Does the Cosmos Have a Direction?

Ron Cowen

 

 
An alignment in the cosmos? The red line running between the constellations Aquila and Sextans, with Earth at its center, indicates a special direction in space. The polarization of radio waves emitted by galaxy A, which lies nearly parallel to this axis, rotates more (green corkscrew) on the journey toward Earth than does the polarization of radio waves from galaxy B (blue), which lies in a nearly perpendicular direction.

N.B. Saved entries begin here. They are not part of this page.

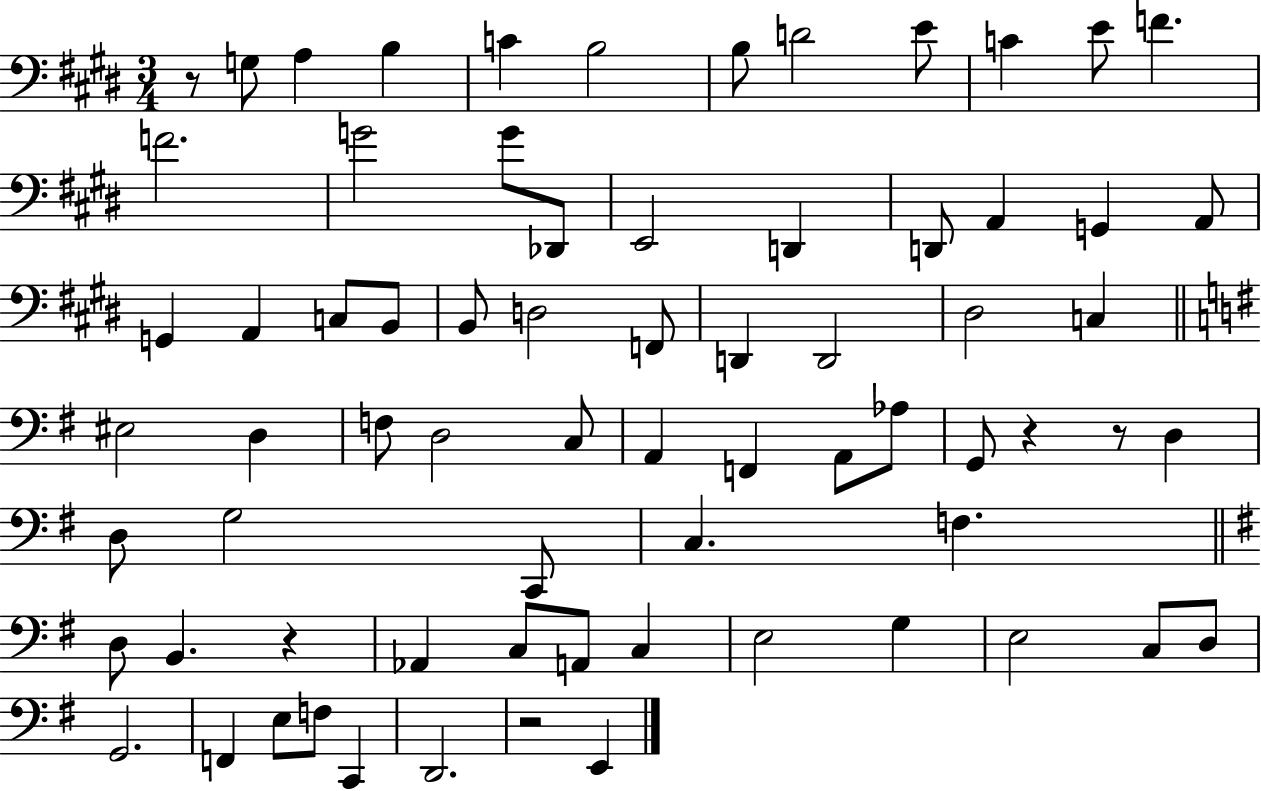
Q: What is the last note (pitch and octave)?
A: E2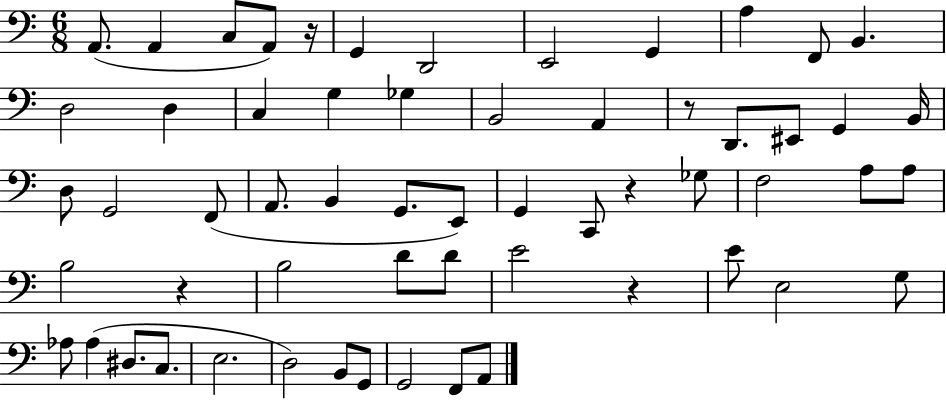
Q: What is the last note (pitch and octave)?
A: A2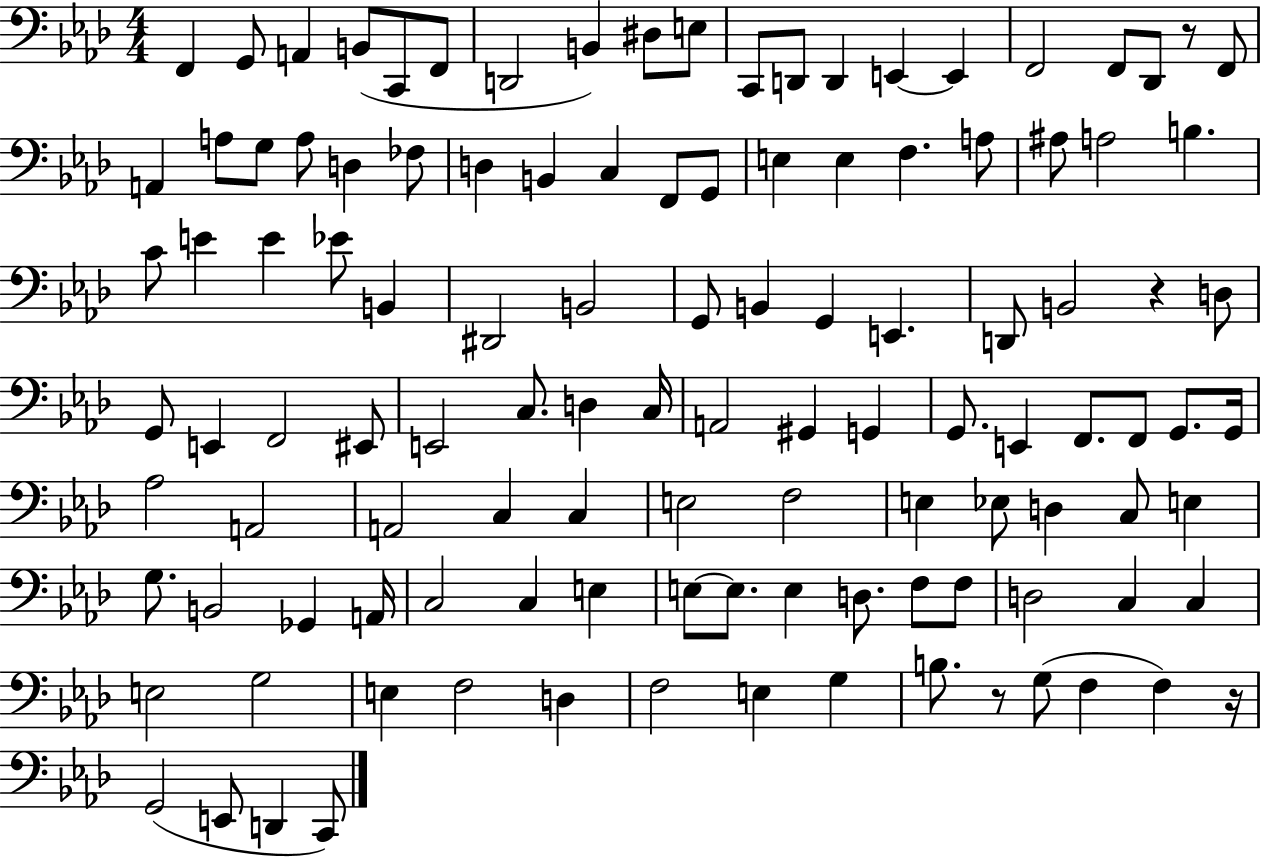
{
  \clef bass
  \numericTimeSignature
  \time 4/4
  \key aes \major
  \repeat volta 2 { f,4 g,8 a,4 b,8( c,8 f,8 | d,2 b,4) dis8 e8 | c,8 d,8 d,4 e,4~~ e,4 | f,2 f,8 des,8 r8 f,8 | \break a,4 a8 g8 a8 d4 fes8 | d4 b,4 c4 f,8 g,8 | e4 e4 f4. a8 | ais8 a2 b4. | \break c'8 e'4 e'4 ees'8 b,4 | dis,2 b,2 | g,8 b,4 g,4 e,4. | d,8 b,2 r4 d8 | \break g,8 e,4 f,2 eis,8 | e,2 c8. d4 c16 | a,2 gis,4 g,4 | g,8. e,4 f,8. f,8 g,8. g,16 | \break aes2 a,2 | a,2 c4 c4 | e2 f2 | e4 ees8 d4 c8 e4 | \break g8. b,2 ges,4 a,16 | c2 c4 e4 | e8~~ e8. e4 d8. f8 f8 | d2 c4 c4 | \break e2 g2 | e4 f2 d4 | f2 e4 g4 | b8. r8 g8( f4 f4) r16 | \break g,2( e,8 d,4 c,8) | } \bar "|."
}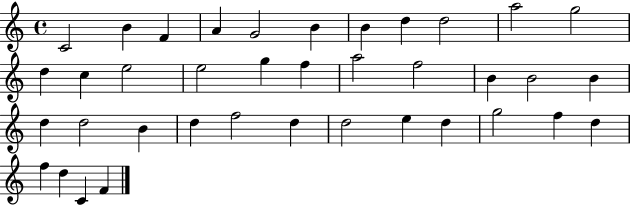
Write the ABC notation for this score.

X:1
T:Untitled
M:4/4
L:1/4
K:C
C2 B F A G2 B B d d2 a2 g2 d c e2 e2 g f a2 f2 B B2 B d d2 B d f2 d d2 e d g2 f d f d C F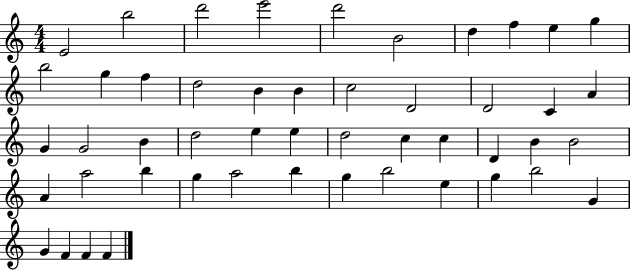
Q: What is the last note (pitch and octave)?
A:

An alignment in the cosmos? The red line running between the constellations Aquila and Sextans, with Earth at its center, indicates a special direction in space. The polarization of radio waves emitted by galaxy A, which lies nearly parallel to this axis, rotates more (green corkscrew) on the journey toward Earth than does the polarization of radio waves from galaxy B (blue), which lies in a nearly perpendicular direction.
Nodland

 

East side, west side, all around the cosmos: No matter which way an observer looks, the vast reaches of space appear the same. Indeed, direction is meaningless in the simplest version of the Big Bang model, which holds that the primordial universe expanded uniformly, like a perfectly spherical balloon.

A controversial report now challenges that long-held tenet. An analysis of the polarization of radio waves emitted by distant galaxies suggests that the universe may have a preferred direction after all.

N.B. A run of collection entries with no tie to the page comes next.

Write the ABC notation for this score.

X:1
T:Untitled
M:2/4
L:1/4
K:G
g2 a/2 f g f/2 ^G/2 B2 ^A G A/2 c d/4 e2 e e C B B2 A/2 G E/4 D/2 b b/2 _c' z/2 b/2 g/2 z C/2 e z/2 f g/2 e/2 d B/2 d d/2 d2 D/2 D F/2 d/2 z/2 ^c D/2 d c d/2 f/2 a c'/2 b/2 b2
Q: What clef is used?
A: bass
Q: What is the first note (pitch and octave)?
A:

"This work defies the notion that there is no up or down in space," says Borge Nodland of the University of Rochester (N.Y.). He and John P. Ralston of the University of Kansas in Lawrence describe their analysis in the April 21 Physical Review Letters.

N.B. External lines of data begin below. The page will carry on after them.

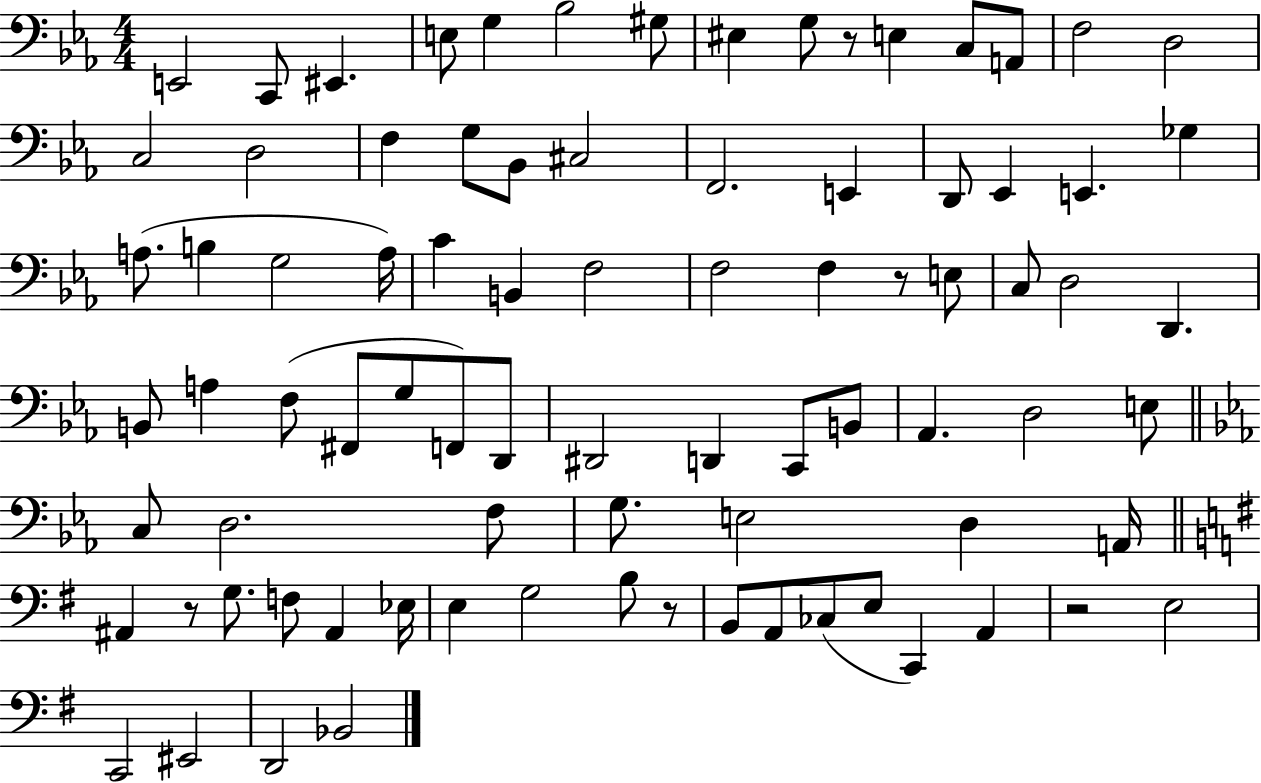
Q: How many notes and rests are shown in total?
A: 84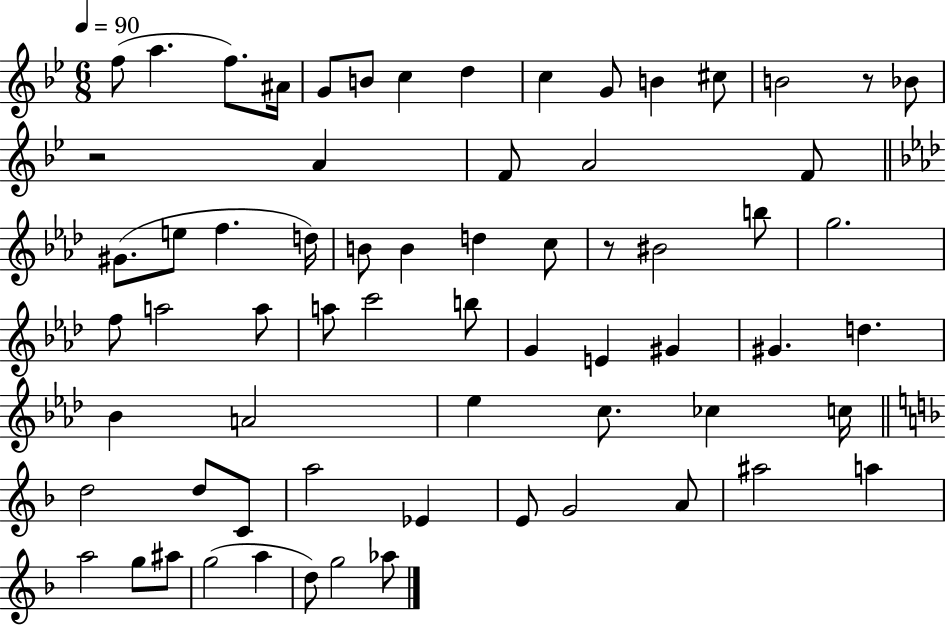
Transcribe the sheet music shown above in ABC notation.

X:1
T:Untitled
M:6/8
L:1/4
K:Bb
f/2 a f/2 ^A/4 G/2 B/2 c d c G/2 B ^c/2 B2 z/2 _B/2 z2 A F/2 A2 F/2 ^G/2 e/2 f d/4 B/2 B d c/2 z/2 ^B2 b/2 g2 f/2 a2 a/2 a/2 c'2 b/2 G E ^G ^G d _B A2 _e c/2 _c c/4 d2 d/2 C/2 a2 _E E/2 G2 A/2 ^a2 a a2 g/2 ^a/2 g2 a d/2 g2 _a/2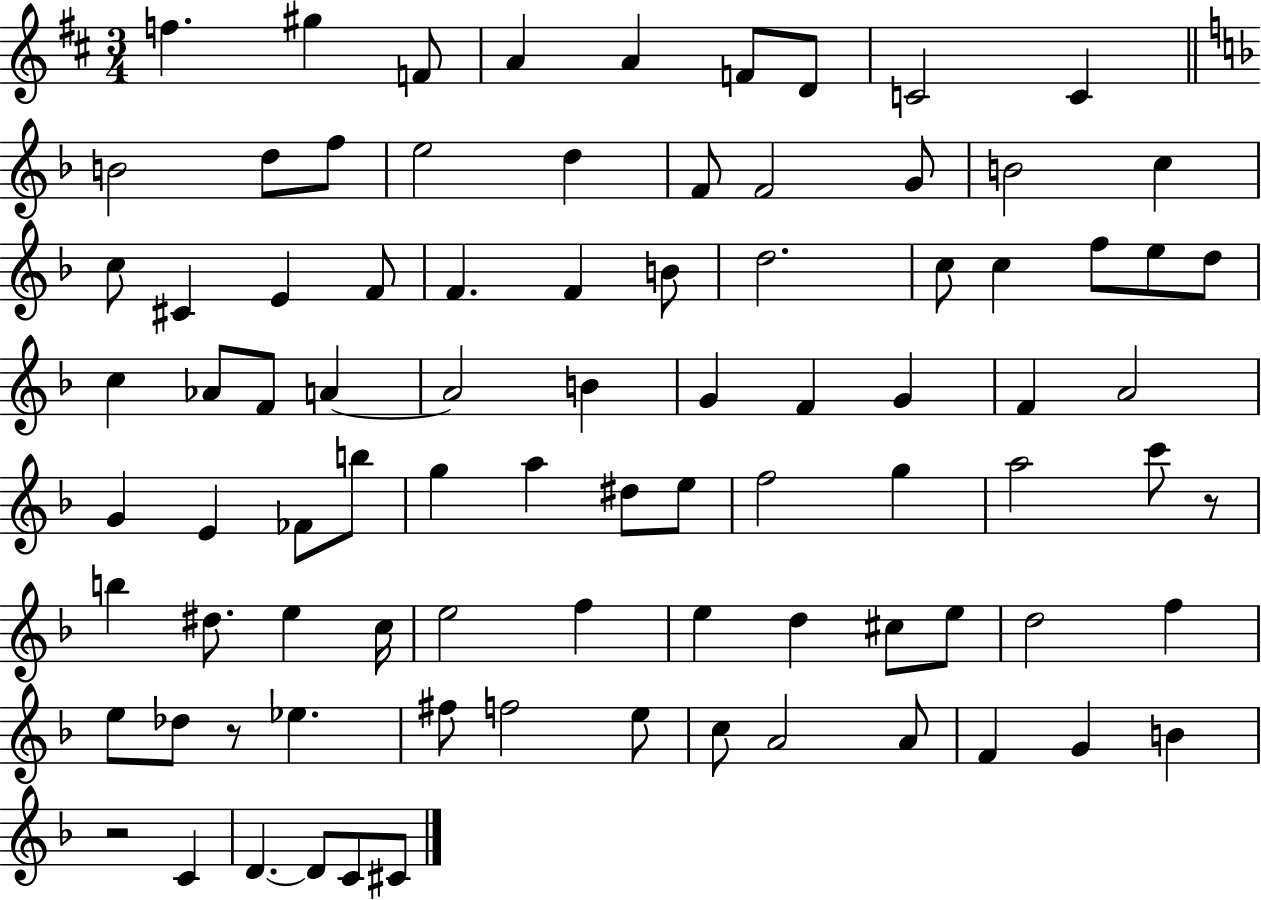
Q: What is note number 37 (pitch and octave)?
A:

The results of the study, if verified, could have startling consequences. One possibility is that the Big Bang gave rise to a nonuniform distribution of matter and a somewhat lopsided expansion. Alternatively, the interaction of electromagnetic radiation with some kind of exotic, unknown elementary particle might produce a preferred direction in space.

Several cosmologists dismiss the study out of hand. They argue that the report represents a premature effort by two theorists searching for a subtle effect among a disparate set of observations gathered in the 1970s and 1980s by radio astronomers using a variety of telescopes. Many of the observations predate high-resolution, multiple-array radio telescopes. However, Philipp P. Kronberg of the University of Toronto, who studies polarization and some years ago disproved a similar claim about the universe (SN: 8/7/82, p. 84), says that the new work appears to be on a sound footing.

In their study, theoretical physicists Nodland and Ralston reviewed the measured polarization of radio waves emitted by 160 distant galaxies. The original observations were designed to measure Faraday rotation, a well-documented effect in which intergalactic magnetic fields rotate the angle of polarization of waves traveling through them. But the physicists say they have found an extra twist.

Galaxies that lie along a particular direction in space show significantly greater polarization of their radio waves than do galaxies in any other direction.

From Earth, this axis runs toward the constellation Sextans in one direction and the constellation Aquila in the other. The effect is more pronounced among the more distant galaxies in the sample, the researchers note.

"I really think this is much ado about nothing," says cosmologist Michael S. Turner of the University of Chicago and the Fermi National Accelerator Laboratory in Batavia, Ill. "The number one rule in astronomy is that you can't reanalyze someone else's data to look for an effect that [the observations] were not designed to measure."

Kronberg disagrees. "They have seen a statistically significant effect, and it raises a flag that there is something of fundamental interest here, and it ought to be rechecked, as they say in their paper."

Turner emphasizes that the existence of a special direction in space does not violate Einstein's theory of general relativity, which allows for a multitude of nonuniform universes. David N. Spergel of Princeton University says the finding appears to be at odds with measurements of the cosmic microwave background, the whisper of radiation left over from the Big Bang. The tiny fluctuations in that uniform background would seem to be inconsistent with a lopsided cosmos, he says.



From Science NewsVol. 151, No. 17, Apr. 26, 1997.